* _What you need to do_:
Could you write out every record below exactly, leaving out any pictures?

◇ ◇ ◇

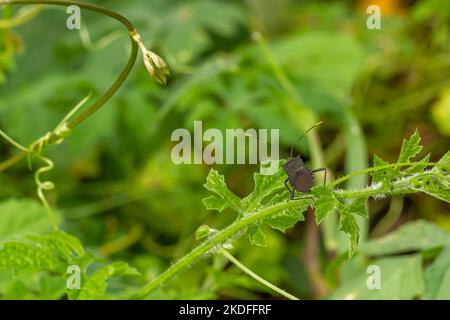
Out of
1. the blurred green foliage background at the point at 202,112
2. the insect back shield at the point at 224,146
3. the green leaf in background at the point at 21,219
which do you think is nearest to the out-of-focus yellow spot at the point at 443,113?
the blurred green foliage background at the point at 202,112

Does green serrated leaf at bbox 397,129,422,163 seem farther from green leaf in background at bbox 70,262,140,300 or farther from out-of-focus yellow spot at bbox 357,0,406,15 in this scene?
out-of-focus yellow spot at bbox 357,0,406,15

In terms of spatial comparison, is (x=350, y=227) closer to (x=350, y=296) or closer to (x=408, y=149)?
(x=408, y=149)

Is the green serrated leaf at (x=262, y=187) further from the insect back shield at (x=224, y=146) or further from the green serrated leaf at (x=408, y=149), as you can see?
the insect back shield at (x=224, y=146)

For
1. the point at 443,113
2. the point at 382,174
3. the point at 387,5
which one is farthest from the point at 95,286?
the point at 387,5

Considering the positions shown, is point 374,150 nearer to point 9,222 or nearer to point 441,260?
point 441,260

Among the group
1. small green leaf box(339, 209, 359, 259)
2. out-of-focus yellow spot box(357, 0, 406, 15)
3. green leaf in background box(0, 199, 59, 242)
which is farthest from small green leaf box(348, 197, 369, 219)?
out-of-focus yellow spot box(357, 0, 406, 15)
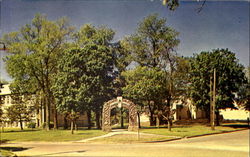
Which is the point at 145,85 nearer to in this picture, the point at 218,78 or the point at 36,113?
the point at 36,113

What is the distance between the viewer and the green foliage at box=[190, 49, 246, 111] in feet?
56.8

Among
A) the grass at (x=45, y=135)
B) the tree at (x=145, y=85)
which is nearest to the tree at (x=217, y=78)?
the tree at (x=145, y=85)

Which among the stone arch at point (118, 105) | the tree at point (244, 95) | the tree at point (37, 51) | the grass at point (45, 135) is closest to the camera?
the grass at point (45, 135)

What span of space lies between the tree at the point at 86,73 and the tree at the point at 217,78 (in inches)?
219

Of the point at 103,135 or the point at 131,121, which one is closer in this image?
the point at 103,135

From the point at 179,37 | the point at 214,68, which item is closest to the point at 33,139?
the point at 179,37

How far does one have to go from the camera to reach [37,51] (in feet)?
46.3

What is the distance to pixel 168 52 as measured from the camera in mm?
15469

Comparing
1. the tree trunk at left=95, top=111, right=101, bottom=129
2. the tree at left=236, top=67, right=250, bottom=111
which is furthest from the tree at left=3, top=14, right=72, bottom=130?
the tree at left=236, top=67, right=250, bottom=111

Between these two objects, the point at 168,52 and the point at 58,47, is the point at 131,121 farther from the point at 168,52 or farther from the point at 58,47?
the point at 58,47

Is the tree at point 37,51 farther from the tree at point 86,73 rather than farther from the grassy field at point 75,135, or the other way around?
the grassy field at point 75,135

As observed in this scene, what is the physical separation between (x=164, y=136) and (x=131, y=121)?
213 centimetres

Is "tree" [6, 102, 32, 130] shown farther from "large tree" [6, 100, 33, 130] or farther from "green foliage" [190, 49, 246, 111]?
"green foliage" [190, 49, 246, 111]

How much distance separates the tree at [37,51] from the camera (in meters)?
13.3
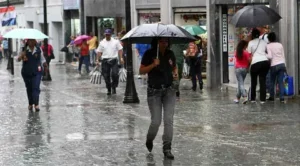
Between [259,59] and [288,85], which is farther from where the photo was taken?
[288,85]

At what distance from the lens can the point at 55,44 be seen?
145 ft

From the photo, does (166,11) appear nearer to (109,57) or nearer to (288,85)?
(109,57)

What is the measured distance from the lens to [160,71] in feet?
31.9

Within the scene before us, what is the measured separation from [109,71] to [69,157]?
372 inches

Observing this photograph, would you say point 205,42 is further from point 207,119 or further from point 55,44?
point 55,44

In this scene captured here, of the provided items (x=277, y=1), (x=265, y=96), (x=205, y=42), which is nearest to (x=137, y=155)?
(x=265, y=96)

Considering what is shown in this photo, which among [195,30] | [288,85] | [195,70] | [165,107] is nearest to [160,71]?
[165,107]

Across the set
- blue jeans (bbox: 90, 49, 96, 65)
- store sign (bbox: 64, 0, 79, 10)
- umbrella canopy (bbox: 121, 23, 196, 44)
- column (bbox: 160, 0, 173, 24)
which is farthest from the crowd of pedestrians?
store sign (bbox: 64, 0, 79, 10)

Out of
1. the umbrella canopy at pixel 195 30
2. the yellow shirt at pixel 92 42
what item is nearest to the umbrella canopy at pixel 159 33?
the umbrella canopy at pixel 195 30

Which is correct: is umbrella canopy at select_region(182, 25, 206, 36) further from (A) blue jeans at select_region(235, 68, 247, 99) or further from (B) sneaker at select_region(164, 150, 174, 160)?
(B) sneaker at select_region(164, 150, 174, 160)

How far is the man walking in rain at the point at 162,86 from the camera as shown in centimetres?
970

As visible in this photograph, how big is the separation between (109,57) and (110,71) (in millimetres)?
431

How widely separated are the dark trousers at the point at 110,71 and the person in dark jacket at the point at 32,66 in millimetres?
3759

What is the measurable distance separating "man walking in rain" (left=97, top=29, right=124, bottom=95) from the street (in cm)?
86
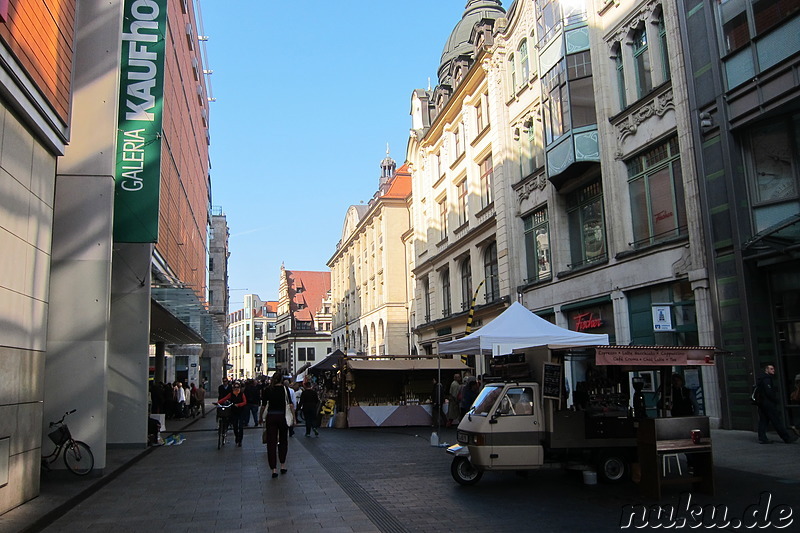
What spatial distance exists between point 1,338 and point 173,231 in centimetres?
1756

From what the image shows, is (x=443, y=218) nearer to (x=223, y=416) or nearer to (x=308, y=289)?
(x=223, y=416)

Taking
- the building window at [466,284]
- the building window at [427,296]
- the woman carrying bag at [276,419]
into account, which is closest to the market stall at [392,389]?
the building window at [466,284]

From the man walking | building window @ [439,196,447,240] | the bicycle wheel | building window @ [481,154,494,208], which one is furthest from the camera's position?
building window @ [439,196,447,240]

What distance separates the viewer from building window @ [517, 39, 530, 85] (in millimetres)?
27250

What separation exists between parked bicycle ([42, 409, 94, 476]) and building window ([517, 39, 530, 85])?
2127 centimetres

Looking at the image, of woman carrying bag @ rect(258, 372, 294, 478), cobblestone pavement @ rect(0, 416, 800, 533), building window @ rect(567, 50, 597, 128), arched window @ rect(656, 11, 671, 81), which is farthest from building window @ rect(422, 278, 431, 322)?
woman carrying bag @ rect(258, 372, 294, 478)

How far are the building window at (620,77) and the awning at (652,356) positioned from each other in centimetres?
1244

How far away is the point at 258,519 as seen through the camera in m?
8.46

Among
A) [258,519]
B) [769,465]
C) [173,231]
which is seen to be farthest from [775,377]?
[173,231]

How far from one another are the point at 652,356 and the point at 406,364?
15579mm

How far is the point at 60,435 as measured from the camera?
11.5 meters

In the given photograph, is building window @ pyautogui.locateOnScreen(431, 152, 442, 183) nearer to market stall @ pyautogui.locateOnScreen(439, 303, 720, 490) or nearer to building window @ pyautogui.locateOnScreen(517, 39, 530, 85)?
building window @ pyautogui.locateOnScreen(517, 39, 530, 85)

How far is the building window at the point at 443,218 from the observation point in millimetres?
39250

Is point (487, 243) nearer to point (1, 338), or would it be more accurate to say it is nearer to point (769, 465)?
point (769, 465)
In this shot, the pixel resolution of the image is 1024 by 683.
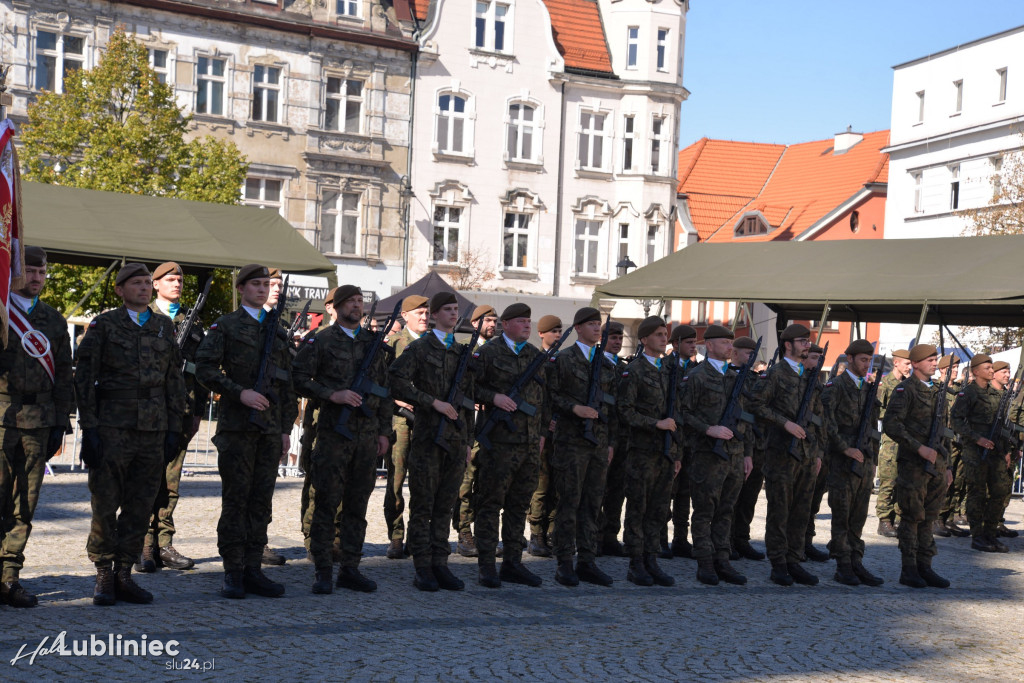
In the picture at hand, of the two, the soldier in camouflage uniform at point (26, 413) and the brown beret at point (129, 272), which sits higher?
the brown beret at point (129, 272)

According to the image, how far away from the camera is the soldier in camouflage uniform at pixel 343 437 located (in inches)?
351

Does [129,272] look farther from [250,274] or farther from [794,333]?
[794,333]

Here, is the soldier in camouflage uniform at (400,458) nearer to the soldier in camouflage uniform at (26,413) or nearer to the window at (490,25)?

◇ ◇ ◇

* _Reply_:
Out of
1. the blurred green foliage background at the point at 202,112
2. the insect back shield at the point at 224,146
3. the green leaf in background at the point at 21,219
which do you think is nearest to the out-of-focus yellow spot at the point at 443,113?
the blurred green foliage background at the point at 202,112

Does green serrated leaf at bbox 397,129,422,163 seem farther from green leaf in background at bbox 70,262,140,300 or farther from out-of-focus yellow spot at bbox 357,0,406,15 in this scene?
out-of-focus yellow spot at bbox 357,0,406,15

In terms of spatial comparison, is (x=350, y=227) closer to (x=350, y=296) or closer to (x=408, y=149)?
(x=408, y=149)

Is the green serrated leaf at (x=262, y=187) further from the insect back shield at (x=224, y=146) or further from the green serrated leaf at (x=408, y=149), as you can see?
the insect back shield at (x=224, y=146)

For
1. the point at 443,113
2. the point at 382,174
3. the point at 387,5
which one is farthest from the point at 95,286?
the point at 387,5

Considering the positions shown, is point 374,150 nearer to point 9,222 or nearer to point 441,260?
point 441,260

Among the group
1. small green leaf box(339, 209, 359, 259)
2. out-of-focus yellow spot box(357, 0, 406, 15)
3. green leaf in background box(0, 199, 59, 242)
which is farthest from small green leaf box(348, 197, 369, 219)?
out-of-focus yellow spot box(357, 0, 406, 15)
Which is the point at 145,85 nearer to in this picture, the point at 218,78 or the point at 36,113?
the point at 36,113

What is the distance between the viewer and the green foliage at box=[190, 49, 246, 111] in feet?
56.8

Among
A) the grass at (x=45, y=135)
B) the tree at (x=145, y=85)
which is nearest to the tree at (x=217, y=78)?
the tree at (x=145, y=85)

Which among the stone arch at point (118, 105) | the tree at point (244, 95) | the tree at point (37, 51) | the grass at point (45, 135) is closest to the camera?
the grass at point (45, 135)

What span of space lies between the tree at the point at 86,73 and the tree at the point at 217,78 (in inches)?
219

Of the point at 103,135 or the point at 131,121, which one is closer in this image?
the point at 103,135

From the point at 179,37 | the point at 214,68, which item is closest to the point at 33,139?
the point at 179,37

How far does one have to go from the camera to reach [37,51] (in feet)?
46.3

What is the distance to pixel 168 52 as measured from the camera in mm?
15469

Comparing
1. the tree trunk at left=95, top=111, right=101, bottom=129
2. the tree at left=236, top=67, right=250, bottom=111
which is furthest from the tree at left=3, top=14, right=72, bottom=130?
the tree at left=236, top=67, right=250, bottom=111

Between these two objects, the point at 168,52 and the point at 58,47, is the point at 131,121 farther from the point at 168,52 or farther from the point at 58,47?
the point at 58,47

Is the tree at point 37,51 farther from the tree at point 86,73 rather than farther from the grassy field at point 75,135, or the other way around?
the grassy field at point 75,135

As observed in this scene, what is the physical separation between (x=164, y=136) and (x=131, y=121)?
213 centimetres

Is "tree" [6, 102, 32, 130] shown farther from "large tree" [6, 100, 33, 130] or farther from "green foliage" [190, 49, 246, 111]?
"green foliage" [190, 49, 246, 111]

How much distance separates the tree at [37,51] from the camera (in meters)?
13.3
Between [259,59] and [288,85], which is farther from where the photo was taken?
[288,85]

At what distance from the lens can the point at 55,44 be seen?
145 ft

From the photo, does (166,11) appear nearer to (109,57) or nearer to (288,85)?
(109,57)

What is the measured distance from the lens to [160,71] in feet?
31.9

Within the scene before us, what is the measured separation from [109,71] to [69,157]?
372 inches

Observing this photograph, would you say point 205,42 is further from point 207,119 or further from point 55,44?
point 55,44

In this scene captured here, of the provided items (x=277, y=1), (x=265, y=96), (x=205, y=42), which is nearest to (x=137, y=155)?
(x=265, y=96)

Considering what is shown in this photo, which among [195,30] | [288,85] | [195,70] | [165,107] is nearest to [160,71]?
[165,107]

Across the set
- blue jeans (bbox: 90, 49, 96, 65)
- store sign (bbox: 64, 0, 79, 10)
- umbrella canopy (bbox: 121, 23, 196, 44)
- column (bbox: 160, 0, 173, 24)
which is farthest from the crowd of pedestrians?
store sign (bbox: 64, 0, 79, 10)

Out of
1. the umbrella canopy at pixel 195 30
2. the yellow shirt at pixel 92 42
what item is nearest to the umbrella canopy at pixel 159 33?
the umbrella canopy at pixel 195 30

Which is correct: is umbrella canopy at select_region(182, 25, 206, 36) further from (A) blue jeans at select_region(235, 68, 247, 99) or further from (B) sneaker at select_region(164, 150, 174, 160)?
(B) sneaker at select_region(164, 150, 174, 160)

How far is the man walking in rain at the point at 162,86 from the camera as shown in centimetres?
970

As visible in this photograph, how big is the separation between (109,57) and (110,71) (in millimetres)?
431

How widely separated are the dark trousers at the point at 110,71 and the person in dark jacket at the point at 32,66 in millimetres?
3759

What is the measurable distance separating "man walking in rain" (left=97, top=29, right=124, bottom=95) from the street (in cm)?
86
What spatial distance exists between point 1,338 and point 173,231 in centimetres?
1756

From what the image shows, is (x=443, y=218) nearer to (x=223, y=416) or nearer to (x=308, y=289)?
(x=223, y=416)

Taking
- the building window at [466,284]
- the building window at [427,296]
- the woman carrying bag at [276,419]
into account, which is closest to the market stall at [392,389]?
the building window at [466,284]

From the man walking | building window @ [439,196,447,240] | the bicycle wheel | building window @ [481,154,494,208], which one is furthest from the camera's position?
building window @ [439,196,447,240]

What distance separates the viewer from building window @ [517, 39, 530, 85] (in millimetres)?
27250

What separation exists between parked bicycle ([42, 409, 94, 476]) and building window ([517, 39, 530, 85])?
2127 centimetres

Looking at the image, of woman carrying bag @ rect(258, 372, 294, 478), cobblestone pavement @ rect(0, 416, 800, 533), building window @ rect(567, 50, 597, 128), arched window @ rect(656, 11, 671, 81), which is farthest from building window @ rect(422, 278, 431, 322)?
woman carrying bag @ rect(258, 372, 294, 478)

How far are the building window at (620,77) and the awning at (652,356) positioned from each other in centimetres?
1244

How far away is the point at 258,519 as seen through the camera in m?
8.46

Among
A) [258,519]
B) [769,465]
C) [173,231]
which is seen to be farthest from [775,377]?
[173,231]

How far from one another are the point at 652,356 and the point at 406,364?
15579mm

How far is the point at 60,435 as measured from the camera?
11.5 meters

In the given photograph, is building window @ pyautogui.locateOnScreen(431, 152, 442, 183) nearer to market stall @ pyautogui.locateOnScreen(439, 303, 720, 490) or nearer to building window @ pyautogui.locateOnScreen(517, 39, 530, 85)?
building window @ pyautogui.locateOnScreen(517, 39, 530, 85)

How far is the building window at the point at 443,218 from the observation point in millimetres?
39250

Is point (487, 243) nearer to point (1, 338), or would it be more accurate to say it is nearer to point (769, 465)?
point (769, 465)
In this shot, the pixel resolution of the image is 1024 by 683.
In the picture at hand, of the two, the soldier in camouflage uniform at point (26, 413) and the brown beret at point (129, 272), which sits higher?
the brown beret at point (129, 272)

According to the image, how far away from the camera is the soldier in camouflage uniform at pixel 343 437 located (in inches)?
351

Does [129,272] look farther from [250,274] or farther from [794,333]?
[794,333]

Here, is the soldier in camouflage uniform at (400,458) nearer to the soldier in camouflage uniform at (26,413) or nearer to the window at (490,25)?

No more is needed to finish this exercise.